• PAGE EXCERPT:
* * *

The suit was filed in Seattle last year, seeking $250 million on claims that the pizza company violated the Telephone Consumer Protection Act by sending out unwanted texts to people who had recently purchased pies, breadsticks and other fare.

“After I ordered from Papa John’s, my telephone started beeping with text messages advertising pizza specials. Papa John’s never asked permission to send me text message advertisements,” a plaintiff alleged. Others said they would get over a dozen texts in a row, sometimes in the middle of the night.

Papa John’s, nationally known for its garlic dipping sauce, put the blame for the texts on a marketing company used by some of the franchises. The pizza chain also claimed that customers gave consent for advertising when they gave their phone numbers while ordering.

The settlement includes no admission of liability by the company.


Prior Express Consent

Matthew P. McCue

The class action was made possible by federal law that attempts to shield consumers from unwanted phone solicitation.

“In a nutshell, the TCPA prohibits various forms of telemarketing,” says Matthew P. McCue, an attorney in Massachusetts who specializes in consumer rights lawsuits.

* * *

• Image-linked spatial questions:
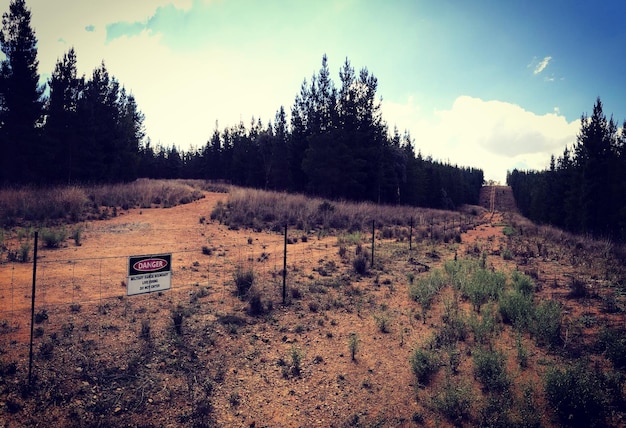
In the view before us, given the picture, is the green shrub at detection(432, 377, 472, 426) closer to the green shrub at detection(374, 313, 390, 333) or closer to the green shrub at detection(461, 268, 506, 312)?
the green shrub at detection(374, 313, 390, 333)

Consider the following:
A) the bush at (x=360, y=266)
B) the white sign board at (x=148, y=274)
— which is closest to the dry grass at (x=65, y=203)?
the white sign board at (x=148, y=274)

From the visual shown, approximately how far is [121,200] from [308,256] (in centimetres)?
1626

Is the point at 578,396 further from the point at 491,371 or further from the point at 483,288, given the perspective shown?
the point at 483,288

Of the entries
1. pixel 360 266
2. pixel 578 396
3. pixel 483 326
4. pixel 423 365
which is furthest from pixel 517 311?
pixel 360 266

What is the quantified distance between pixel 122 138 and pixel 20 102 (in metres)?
9.61

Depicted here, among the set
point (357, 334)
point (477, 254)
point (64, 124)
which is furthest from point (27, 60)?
point (477, 254)

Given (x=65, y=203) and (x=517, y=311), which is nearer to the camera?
(x=517, y=311)

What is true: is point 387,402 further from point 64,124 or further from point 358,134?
point 64,124

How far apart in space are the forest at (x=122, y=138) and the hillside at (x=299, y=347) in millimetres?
21520

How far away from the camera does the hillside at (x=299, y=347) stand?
4.61 m

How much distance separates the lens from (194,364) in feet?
18.3

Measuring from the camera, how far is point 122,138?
34.0m

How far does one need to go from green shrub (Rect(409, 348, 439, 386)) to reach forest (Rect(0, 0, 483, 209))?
2825cm

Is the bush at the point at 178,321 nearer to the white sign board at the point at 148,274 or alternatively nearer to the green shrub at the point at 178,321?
the green shrub at the point at 178,321
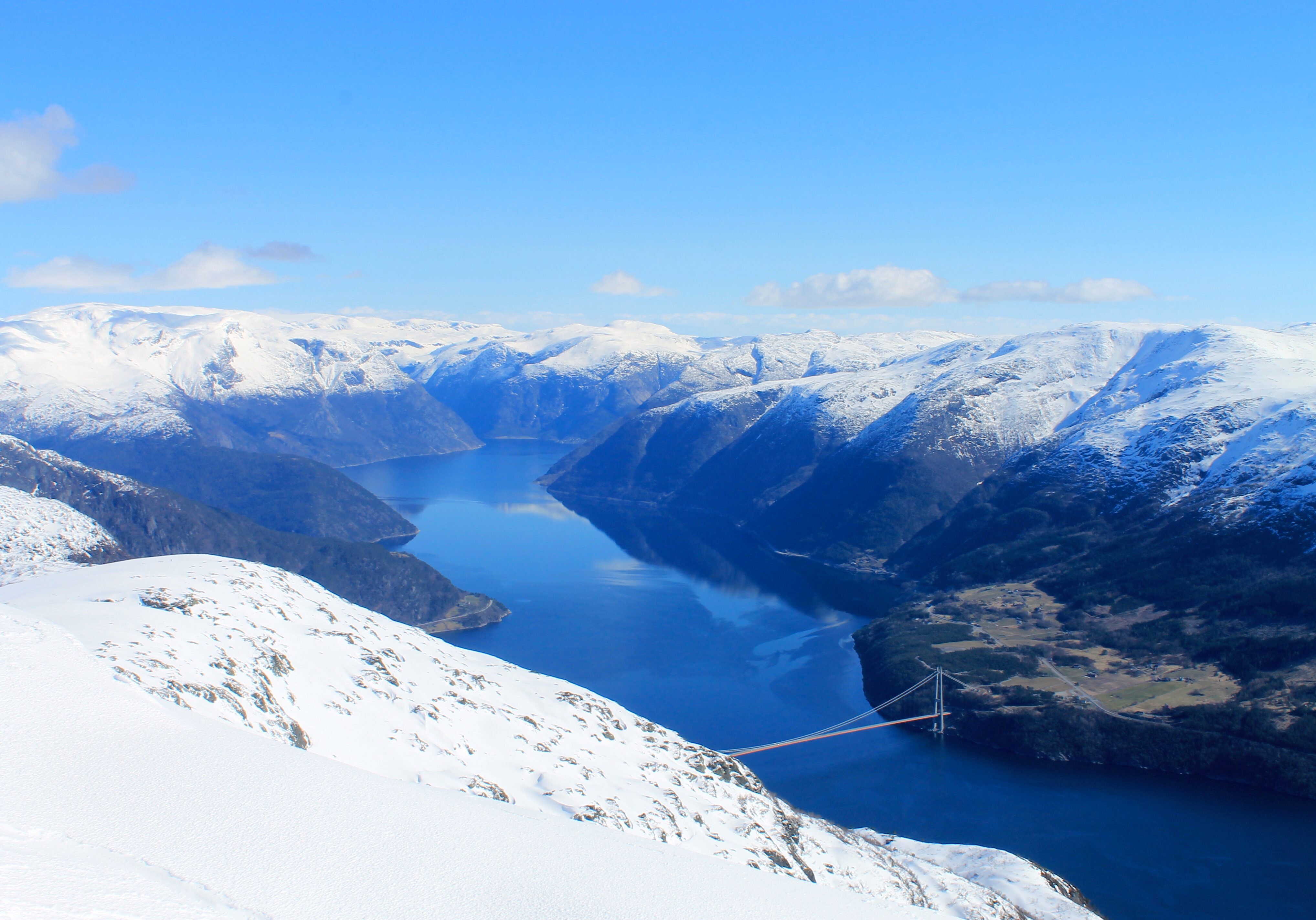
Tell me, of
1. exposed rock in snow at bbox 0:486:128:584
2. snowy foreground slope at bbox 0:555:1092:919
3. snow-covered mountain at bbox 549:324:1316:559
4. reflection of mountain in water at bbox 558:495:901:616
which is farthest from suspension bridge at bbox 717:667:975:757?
exposed rock in snow at bbox 0:486:128:584

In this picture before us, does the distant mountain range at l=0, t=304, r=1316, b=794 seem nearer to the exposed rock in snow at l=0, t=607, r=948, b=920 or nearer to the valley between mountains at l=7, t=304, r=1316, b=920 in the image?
the valley between mountains at l=7, t=304, r=1316, b=920

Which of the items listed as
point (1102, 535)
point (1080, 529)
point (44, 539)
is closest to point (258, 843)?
point (44, 539)

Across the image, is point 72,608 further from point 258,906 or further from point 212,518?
point 212,518

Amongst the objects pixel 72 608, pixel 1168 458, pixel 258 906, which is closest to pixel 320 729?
pixel 72 608

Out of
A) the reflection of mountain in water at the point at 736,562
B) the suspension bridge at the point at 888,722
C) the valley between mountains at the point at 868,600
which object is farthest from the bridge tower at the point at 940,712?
the reflection of mountain in water at the point at 736,562

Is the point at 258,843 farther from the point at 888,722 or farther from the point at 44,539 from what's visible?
the point at 44,539

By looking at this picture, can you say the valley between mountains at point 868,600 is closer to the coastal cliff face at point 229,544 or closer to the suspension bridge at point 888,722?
the coastal cliff face at point 229,544
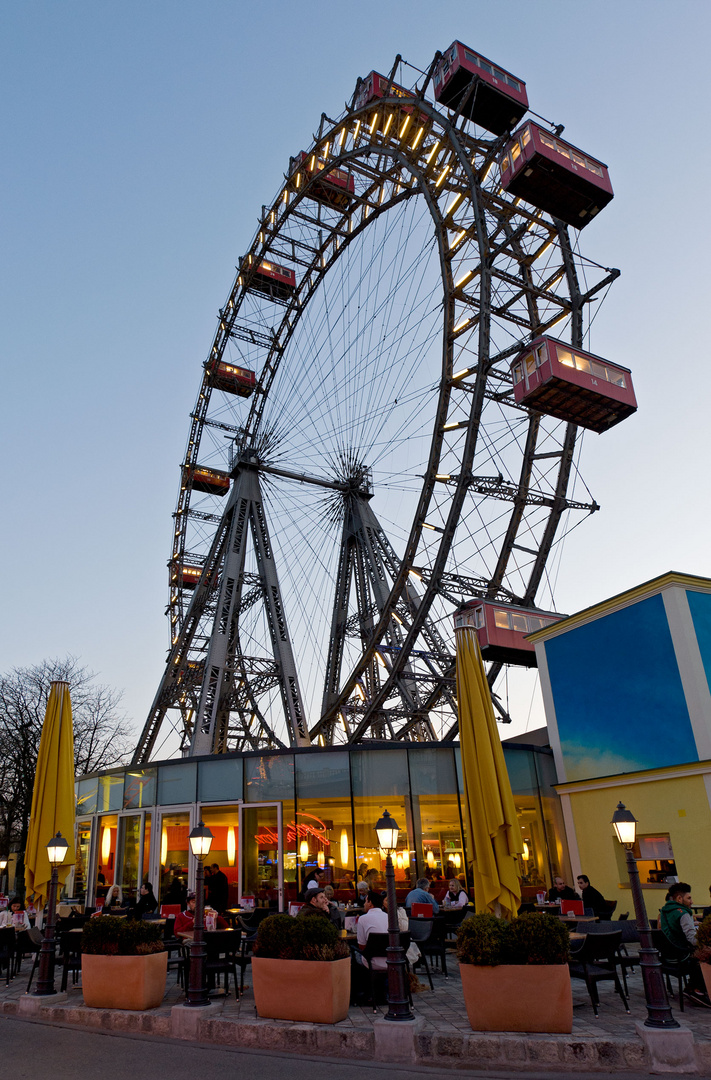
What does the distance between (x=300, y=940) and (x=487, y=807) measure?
3243 millimetres

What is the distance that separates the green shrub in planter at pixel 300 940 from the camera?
23.9ft

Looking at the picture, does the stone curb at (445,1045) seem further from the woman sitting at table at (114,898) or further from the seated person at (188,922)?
the woman sitting at table at (114,898)

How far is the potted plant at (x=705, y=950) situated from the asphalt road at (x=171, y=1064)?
161 cm

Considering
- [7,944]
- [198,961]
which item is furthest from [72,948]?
[198,961]

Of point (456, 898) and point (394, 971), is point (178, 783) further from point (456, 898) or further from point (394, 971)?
point (394, 971)

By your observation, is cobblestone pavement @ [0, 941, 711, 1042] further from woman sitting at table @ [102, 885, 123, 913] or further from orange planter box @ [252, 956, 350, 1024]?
woman sitting at table @ [102, 885, 123, 913]

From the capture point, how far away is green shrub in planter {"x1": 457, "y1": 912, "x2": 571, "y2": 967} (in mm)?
6508

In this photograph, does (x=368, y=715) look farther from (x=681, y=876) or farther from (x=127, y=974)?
(x=127, y=974)

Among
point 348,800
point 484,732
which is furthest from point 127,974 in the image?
point 348,800

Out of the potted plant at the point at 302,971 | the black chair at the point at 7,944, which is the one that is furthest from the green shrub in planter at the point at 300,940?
the black chair at the point at 7,944

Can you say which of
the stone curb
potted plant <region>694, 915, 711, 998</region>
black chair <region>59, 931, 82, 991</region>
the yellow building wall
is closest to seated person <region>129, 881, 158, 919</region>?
black chair <region>59, 931, 82, 991</region>

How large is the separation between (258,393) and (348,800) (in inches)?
792

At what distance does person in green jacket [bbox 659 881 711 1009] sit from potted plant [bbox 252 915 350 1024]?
10.7 feet

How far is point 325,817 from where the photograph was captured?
15.7 meters
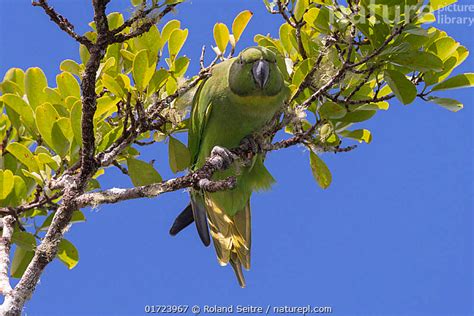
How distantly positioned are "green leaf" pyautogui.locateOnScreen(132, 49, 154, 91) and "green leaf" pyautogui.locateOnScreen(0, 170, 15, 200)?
73cm

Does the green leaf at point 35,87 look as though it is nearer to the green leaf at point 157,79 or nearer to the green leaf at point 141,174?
the green leaf at point 141,174

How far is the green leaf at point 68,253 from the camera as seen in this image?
323 centimetres

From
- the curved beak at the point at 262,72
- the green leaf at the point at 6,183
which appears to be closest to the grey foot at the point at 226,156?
the curved beak at the point at 262,72

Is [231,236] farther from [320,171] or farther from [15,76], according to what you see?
[15,76]

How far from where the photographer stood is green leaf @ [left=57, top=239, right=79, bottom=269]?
10.6 ft

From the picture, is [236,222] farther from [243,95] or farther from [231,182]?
[231,182]

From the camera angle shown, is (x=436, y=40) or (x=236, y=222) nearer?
(x=436, y=40)

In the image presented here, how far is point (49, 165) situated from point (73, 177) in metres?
0.27

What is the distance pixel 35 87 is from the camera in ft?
9.86

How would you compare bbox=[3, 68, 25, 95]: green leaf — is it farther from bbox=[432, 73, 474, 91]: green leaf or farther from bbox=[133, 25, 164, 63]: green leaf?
bbox=[432, 73, 474, 91]: green leaf

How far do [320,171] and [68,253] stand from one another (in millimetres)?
1462

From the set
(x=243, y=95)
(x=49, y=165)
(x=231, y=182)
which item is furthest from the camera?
(x=243, y=95)

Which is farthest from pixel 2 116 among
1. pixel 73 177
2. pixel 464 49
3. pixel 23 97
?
pixel 464 49

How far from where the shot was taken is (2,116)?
10.6 feet
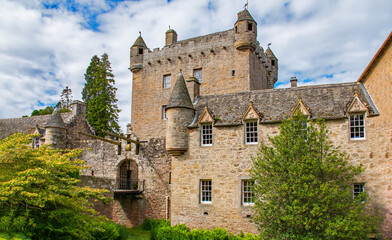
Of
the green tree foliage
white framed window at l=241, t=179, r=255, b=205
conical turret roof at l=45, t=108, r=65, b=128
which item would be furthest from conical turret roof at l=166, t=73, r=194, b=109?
conical turret roof at l=45, t=108, r=65, b=128

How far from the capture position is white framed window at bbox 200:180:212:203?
18.6 metres

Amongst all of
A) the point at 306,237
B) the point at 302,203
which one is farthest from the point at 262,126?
the point at 306,237

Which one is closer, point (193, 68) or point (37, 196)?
point (37, 196)

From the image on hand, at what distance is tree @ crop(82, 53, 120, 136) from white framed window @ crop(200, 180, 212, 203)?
20.8 m

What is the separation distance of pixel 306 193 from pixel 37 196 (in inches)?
400

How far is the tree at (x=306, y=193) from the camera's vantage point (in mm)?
13477

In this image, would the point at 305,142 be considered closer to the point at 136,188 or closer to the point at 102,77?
the point at 136,188

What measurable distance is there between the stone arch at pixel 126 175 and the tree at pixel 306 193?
12.3m

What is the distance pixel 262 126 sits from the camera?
17.9m

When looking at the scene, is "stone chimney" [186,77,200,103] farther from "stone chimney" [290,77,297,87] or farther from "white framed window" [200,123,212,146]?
"stone chimney" [290,77,297,87]

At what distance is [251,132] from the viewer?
1817 centimetres

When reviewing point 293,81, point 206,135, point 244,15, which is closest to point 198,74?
point 244,15

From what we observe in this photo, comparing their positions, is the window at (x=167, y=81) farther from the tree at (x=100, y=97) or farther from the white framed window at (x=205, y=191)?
the white framed window at (x=205, y=191)

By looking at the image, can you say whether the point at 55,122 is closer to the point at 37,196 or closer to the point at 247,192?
the point at 37,196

* * *

• THE TASKS:
a) Reproduce the stretch of the Papa John's lawsuit excerpt from "The suit was" through "by the company.".
b) Using the Papa John's lawsuit excerpt, decide whether each statement agrees with it, answering yes or no and quoting the words that settle it: (i) the suit was filed in Seattle; (ii) the settlement includes an admission of liability by the company; (iii) Papa John's blamed the texts on a marketing company used by some of its franchises.
Work only from the text about the Papa John's lawsuit.

• ANSWERS TO THE EXERCISE:
a)
The suit was filed in Seattle last year, seeking $250 million on claims that the pizza company violated the Telephone Consumer Protection Act by sending out unwanted texts to people who had recently purchased pies, breadsticks and other fare.

“After I ordered from Papa John’s, my telephone started beeping with text messages advertising pizza specials. Papa John’s never asked permission to send me text message advertisements,” a plaintiff alleged. Others said they would get over a dozen texts in a row, sometimes in the middle of the night.

Papa John’s, nationally known for its garlic dipping sauce, put the blame for the texts on a marketing company used by some of the franchises. The pizza chain also claimed that customers gave consent for advertising when they gave their phone numbers while ordering.

The settlement includes no admission of liability by the company.

b)
(i) Yes: "The suit was filed in Seattle last year"
(ii) No: "The settlement includes no admission of liability by the company."
(iii) Yes: "put the blame for the texts on a marketing company used by some of the franchises"